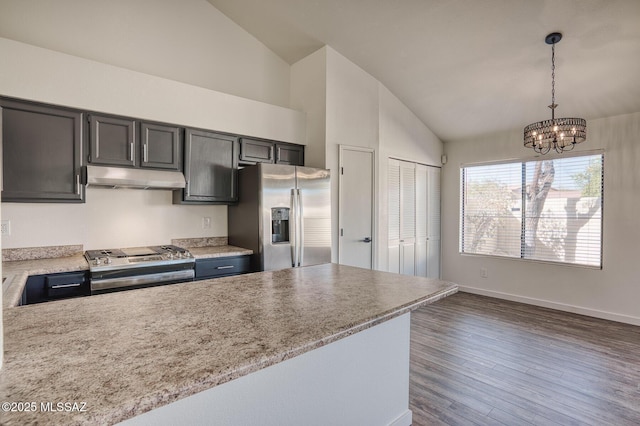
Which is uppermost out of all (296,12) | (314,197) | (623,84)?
(296,12)

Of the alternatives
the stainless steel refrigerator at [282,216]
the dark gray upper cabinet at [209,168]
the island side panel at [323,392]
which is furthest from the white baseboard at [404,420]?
the dark gray upper cabinet at [209,168]

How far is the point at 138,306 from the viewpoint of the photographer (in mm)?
1340

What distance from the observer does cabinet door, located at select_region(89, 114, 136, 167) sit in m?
2.71

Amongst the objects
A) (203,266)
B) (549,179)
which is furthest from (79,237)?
(549,179)

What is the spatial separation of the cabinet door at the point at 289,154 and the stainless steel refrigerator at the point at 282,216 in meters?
0.51

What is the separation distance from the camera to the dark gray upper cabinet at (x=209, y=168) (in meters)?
3.21

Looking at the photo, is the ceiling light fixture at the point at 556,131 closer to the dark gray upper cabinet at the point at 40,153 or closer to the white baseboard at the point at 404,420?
the white baseboard at the point at 404,420

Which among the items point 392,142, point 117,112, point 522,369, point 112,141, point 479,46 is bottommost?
point 522,369

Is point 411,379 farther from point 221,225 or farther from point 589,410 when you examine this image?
point 221,225

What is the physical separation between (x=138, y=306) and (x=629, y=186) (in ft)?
16.5

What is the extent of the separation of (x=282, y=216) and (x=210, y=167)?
0.87 meters

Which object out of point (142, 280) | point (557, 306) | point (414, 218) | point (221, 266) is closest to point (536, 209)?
point (557, 306)

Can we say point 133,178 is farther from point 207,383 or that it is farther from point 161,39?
point 207,383

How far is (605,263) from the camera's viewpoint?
3996mm
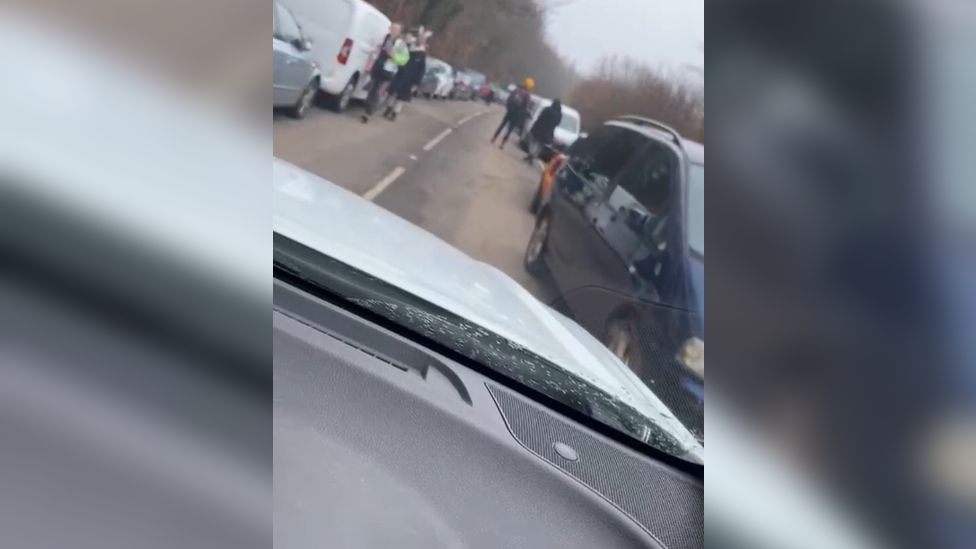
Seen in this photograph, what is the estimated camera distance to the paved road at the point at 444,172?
5.29ft

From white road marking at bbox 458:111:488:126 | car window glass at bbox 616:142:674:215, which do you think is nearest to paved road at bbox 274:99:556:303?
white road marking at bbox 458:111:488:126

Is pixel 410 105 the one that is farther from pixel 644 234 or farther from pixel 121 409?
pixel 121 409

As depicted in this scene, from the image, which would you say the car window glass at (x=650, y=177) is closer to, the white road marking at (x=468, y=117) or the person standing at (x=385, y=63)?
the white road marking at (x=468, y=117)

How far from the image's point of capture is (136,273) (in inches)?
28.0

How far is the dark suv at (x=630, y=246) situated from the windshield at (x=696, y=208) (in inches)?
0.5

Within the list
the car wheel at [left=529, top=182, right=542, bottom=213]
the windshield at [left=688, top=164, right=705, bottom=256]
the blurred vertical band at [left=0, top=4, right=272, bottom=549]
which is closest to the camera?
the blurred vertical band at [left=0, top=4, right=272, bottom=549]

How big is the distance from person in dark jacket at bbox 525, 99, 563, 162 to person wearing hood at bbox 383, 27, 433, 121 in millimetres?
266

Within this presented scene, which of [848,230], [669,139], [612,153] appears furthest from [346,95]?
[848,230]

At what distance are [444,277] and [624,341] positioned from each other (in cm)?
38

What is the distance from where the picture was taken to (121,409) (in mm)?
700

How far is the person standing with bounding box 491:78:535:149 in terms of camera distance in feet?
4.95

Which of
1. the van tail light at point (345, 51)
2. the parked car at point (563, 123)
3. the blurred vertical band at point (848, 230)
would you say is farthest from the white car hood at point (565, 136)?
the blurred vertical band at point (848, 230)

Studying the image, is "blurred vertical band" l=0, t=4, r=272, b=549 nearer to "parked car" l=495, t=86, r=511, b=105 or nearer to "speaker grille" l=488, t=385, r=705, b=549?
"speaker grille" l=488, t=385, r=705, b=549

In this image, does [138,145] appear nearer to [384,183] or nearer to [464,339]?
[464,339]
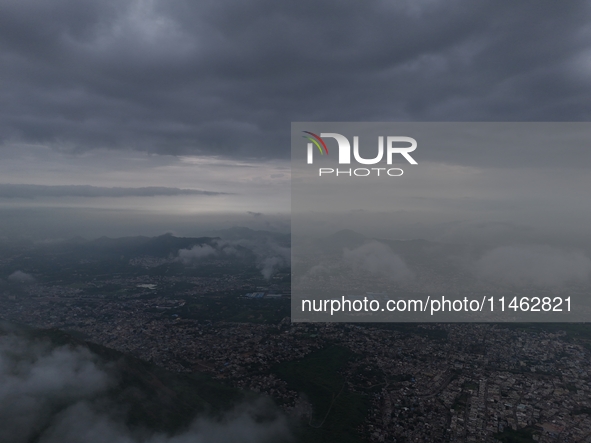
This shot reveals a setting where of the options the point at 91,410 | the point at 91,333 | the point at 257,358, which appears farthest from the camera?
the point at 91,333

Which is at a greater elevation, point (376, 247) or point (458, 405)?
point (376, 247)

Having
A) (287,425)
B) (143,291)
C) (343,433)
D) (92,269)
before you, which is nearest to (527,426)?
(343,433)

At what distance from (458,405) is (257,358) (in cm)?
2437

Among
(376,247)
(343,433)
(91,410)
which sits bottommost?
(343,433)

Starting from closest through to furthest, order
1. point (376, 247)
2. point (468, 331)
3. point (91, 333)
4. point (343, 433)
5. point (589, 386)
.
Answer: point (343, 433)
point (589, 386)
point (91, 333)
point (468, 331)
point (376, 247)

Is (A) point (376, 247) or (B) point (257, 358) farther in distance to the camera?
(A) point (376, 247)

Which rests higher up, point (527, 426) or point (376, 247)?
point (376, 247)

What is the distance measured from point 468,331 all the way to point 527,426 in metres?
29.1

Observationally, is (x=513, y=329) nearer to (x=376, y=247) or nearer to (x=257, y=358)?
(x=257, y=358)

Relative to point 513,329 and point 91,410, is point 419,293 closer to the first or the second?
point 513,329

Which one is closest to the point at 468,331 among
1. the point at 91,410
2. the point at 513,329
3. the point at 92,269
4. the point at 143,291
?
the point at 513,329

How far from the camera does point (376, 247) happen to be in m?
125

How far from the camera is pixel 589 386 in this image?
129 feet

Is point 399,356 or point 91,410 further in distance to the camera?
point 399,356
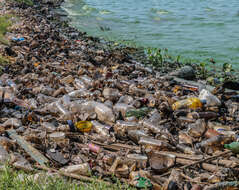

▶ To do:
Which of the lines above contain the string "separation"? Show each of them in full.

▶ Task answer:
What is the spatial separation of the cabinet door at the point at 289,154 and the stainless steel refrigerator at the point at 282,216 in meters?
What is the separation distance from the camera to the dark gray upper cabinet at (x=209, y=168) (in meters)?
What is the physical separation between (x=138, y=306) and (x=629, y=186) (in ft)?
What is the extent of the separation of (x=282, y=216) and (x=210, y=167)?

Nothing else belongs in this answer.